Fast-forward to those first few months after giving birth and in the 937 hours I spent with my bum welded to the couch, my darling Coco attached to my milky boobs and the iPhone in my hand my only connection to the outside world, the community of women I met on the internet became a literal lifeline. And while blogging and vlogging were my first online loves, it was Instagram that stopped me from slipping too far into the postnatal fug. It felt like a little life-affirming arm squeeze every time I logged on and saw a comment from another mother going through the same things I was. I had found my people.
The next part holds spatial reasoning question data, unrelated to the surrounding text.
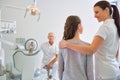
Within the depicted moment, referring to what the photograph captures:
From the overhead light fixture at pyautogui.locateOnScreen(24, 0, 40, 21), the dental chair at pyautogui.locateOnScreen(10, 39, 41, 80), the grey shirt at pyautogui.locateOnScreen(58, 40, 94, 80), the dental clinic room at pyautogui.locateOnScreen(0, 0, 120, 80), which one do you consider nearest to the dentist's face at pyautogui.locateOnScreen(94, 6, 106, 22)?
the dental clinic room at pyautogui.locateOnScreen(0, 0, 120, 80)

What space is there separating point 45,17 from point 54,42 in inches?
21.6

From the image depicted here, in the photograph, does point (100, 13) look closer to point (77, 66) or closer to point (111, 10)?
point (111, 10)

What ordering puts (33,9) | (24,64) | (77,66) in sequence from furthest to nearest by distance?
(33,9)
(24,64)
(77,66)

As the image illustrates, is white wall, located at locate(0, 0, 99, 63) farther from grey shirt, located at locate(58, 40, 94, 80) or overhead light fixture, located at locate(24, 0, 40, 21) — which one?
grey shirt, located at locate(58, 40, 94, 80)

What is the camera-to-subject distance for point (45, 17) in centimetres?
369

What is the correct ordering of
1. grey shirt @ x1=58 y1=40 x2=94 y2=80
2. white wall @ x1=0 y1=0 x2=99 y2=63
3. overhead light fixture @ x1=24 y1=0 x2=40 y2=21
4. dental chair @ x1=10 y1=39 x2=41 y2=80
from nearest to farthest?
grey shirt @ x1=58 y1=40 x2=94 y2=80, dental chair @ x1=10 y1=39 x2=41 y2=80, white wall @ x1=0 y1=0 x2=99 y2=63, overhead light fixture @ x1=24 y1=0 x2=40 y2=21

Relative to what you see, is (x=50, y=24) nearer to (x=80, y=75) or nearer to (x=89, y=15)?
(x=89, y=15)

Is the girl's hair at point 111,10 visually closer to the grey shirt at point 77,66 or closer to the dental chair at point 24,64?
the grey shirt at point 77,66

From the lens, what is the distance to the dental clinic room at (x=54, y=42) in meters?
1.33

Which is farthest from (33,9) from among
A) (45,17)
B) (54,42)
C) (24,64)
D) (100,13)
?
(100,13)

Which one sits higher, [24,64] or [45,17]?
[45,17]

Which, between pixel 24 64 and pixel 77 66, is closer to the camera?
pixel 77 66

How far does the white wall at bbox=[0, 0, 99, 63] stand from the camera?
308 cm

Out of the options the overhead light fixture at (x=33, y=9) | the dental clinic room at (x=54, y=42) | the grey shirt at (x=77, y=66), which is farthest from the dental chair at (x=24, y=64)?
the grey shirt at (x=77, y=66)
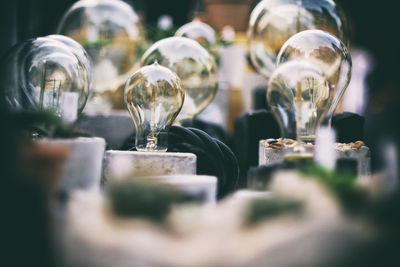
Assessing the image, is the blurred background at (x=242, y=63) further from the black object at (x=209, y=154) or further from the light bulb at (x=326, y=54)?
the black object at (x=209, y=154)

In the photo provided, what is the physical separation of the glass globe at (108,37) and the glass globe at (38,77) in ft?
5.90

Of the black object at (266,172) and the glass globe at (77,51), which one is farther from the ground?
the glass globe at (77,51)

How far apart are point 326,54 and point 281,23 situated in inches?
48.2

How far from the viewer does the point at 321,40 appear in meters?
2.12

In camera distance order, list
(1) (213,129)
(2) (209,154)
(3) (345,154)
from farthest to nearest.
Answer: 1. (1) (213,129)
2. (2) (209,154)
3. (3) (345,154)

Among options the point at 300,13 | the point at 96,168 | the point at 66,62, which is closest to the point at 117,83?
the point at 300,13

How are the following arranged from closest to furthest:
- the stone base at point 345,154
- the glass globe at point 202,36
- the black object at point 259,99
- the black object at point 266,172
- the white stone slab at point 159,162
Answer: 1. the black object at point 266,172
2. the white stone slab at point 159,162
3. the stone base at point 345,154
4. the black object at point 259,99
5. the glass globe at point 202,36

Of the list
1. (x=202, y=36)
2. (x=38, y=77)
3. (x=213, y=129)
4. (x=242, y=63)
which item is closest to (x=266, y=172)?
(x=38, y=77)

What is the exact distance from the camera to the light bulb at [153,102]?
197cm

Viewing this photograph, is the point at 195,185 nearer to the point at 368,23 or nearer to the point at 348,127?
the point at 348,127

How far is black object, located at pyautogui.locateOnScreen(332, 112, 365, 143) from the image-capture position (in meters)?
2.43

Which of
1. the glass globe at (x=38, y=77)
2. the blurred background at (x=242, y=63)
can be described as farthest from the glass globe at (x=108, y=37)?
the glass globe at (x=38, y=77)

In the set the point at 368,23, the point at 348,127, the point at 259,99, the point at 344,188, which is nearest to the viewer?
the point at 344,188

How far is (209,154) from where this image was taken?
2064 millimetres
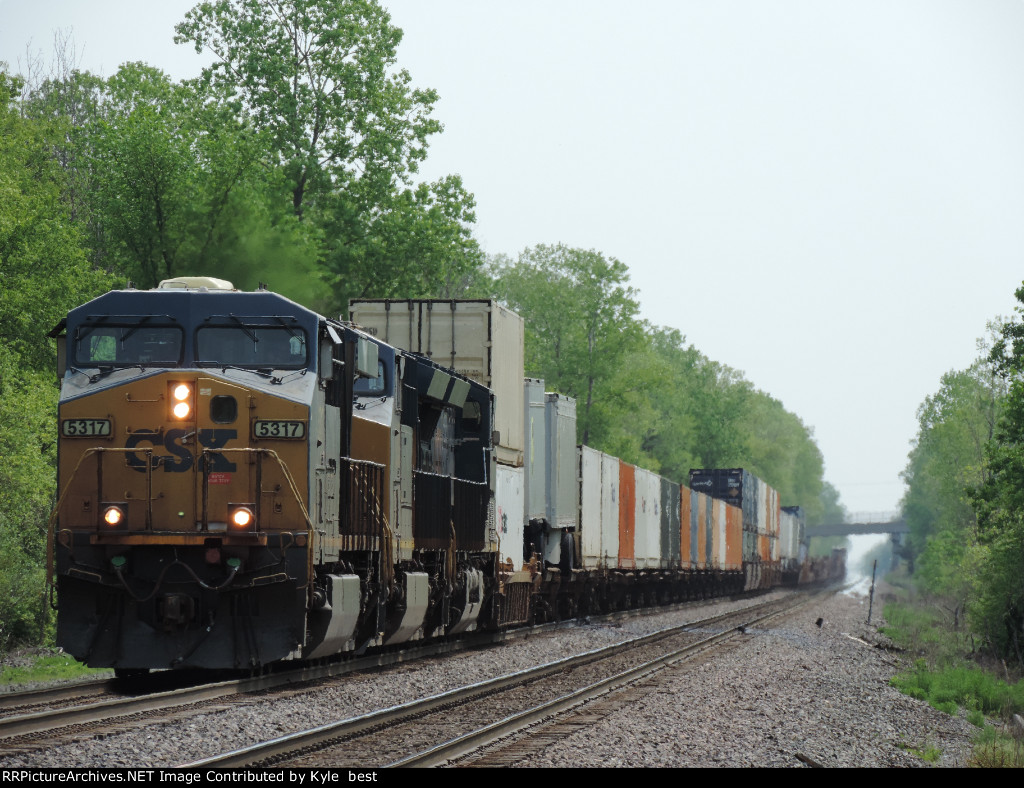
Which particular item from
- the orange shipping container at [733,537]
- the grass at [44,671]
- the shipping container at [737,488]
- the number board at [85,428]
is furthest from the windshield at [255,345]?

So, slowly, it was out with the Louboutins and in with the little human. Barefoot morphed into Mamabare because I’m a mama who is willing to grin and bare it, warts and all. And take it from me, this journey has got even crazier since my second little bundle of burps, Bear, came along five weeks ago. Whether it’s a breast pad fashioned from rogue Happy Meal wrappers or a sneaky gin in a tin by the swings, you’ll always get the unvarnished truth from me – although it may come lightly dappled with Wotsit dust.
The haters like to say that Instagram is all about the perfect life, polished, filtered and posted in these little squares – but who has time for all that nonsense when they’ve got a ketchup-covered curtain-climber in tow? And when things get hard, both online and off, when wires get crossed, when food gets tossed, when I just feel a little lost, I remember that it’s my family I’m doing all of this for. And, of course, the incredible crew of other social media mamas who’ve always got my back, no matter how many days in a row I’ve been wearing the same nursing bra.
You are the reason I started #greydays, a campaign sharing our real stories and organising meetups IRL for us to talk about our battles with the blue-hued moments of motherhood. Not to mention that a portion of the profits from all #greydays merchandise we sell goes towards helping open up the conversation around maternal mental health.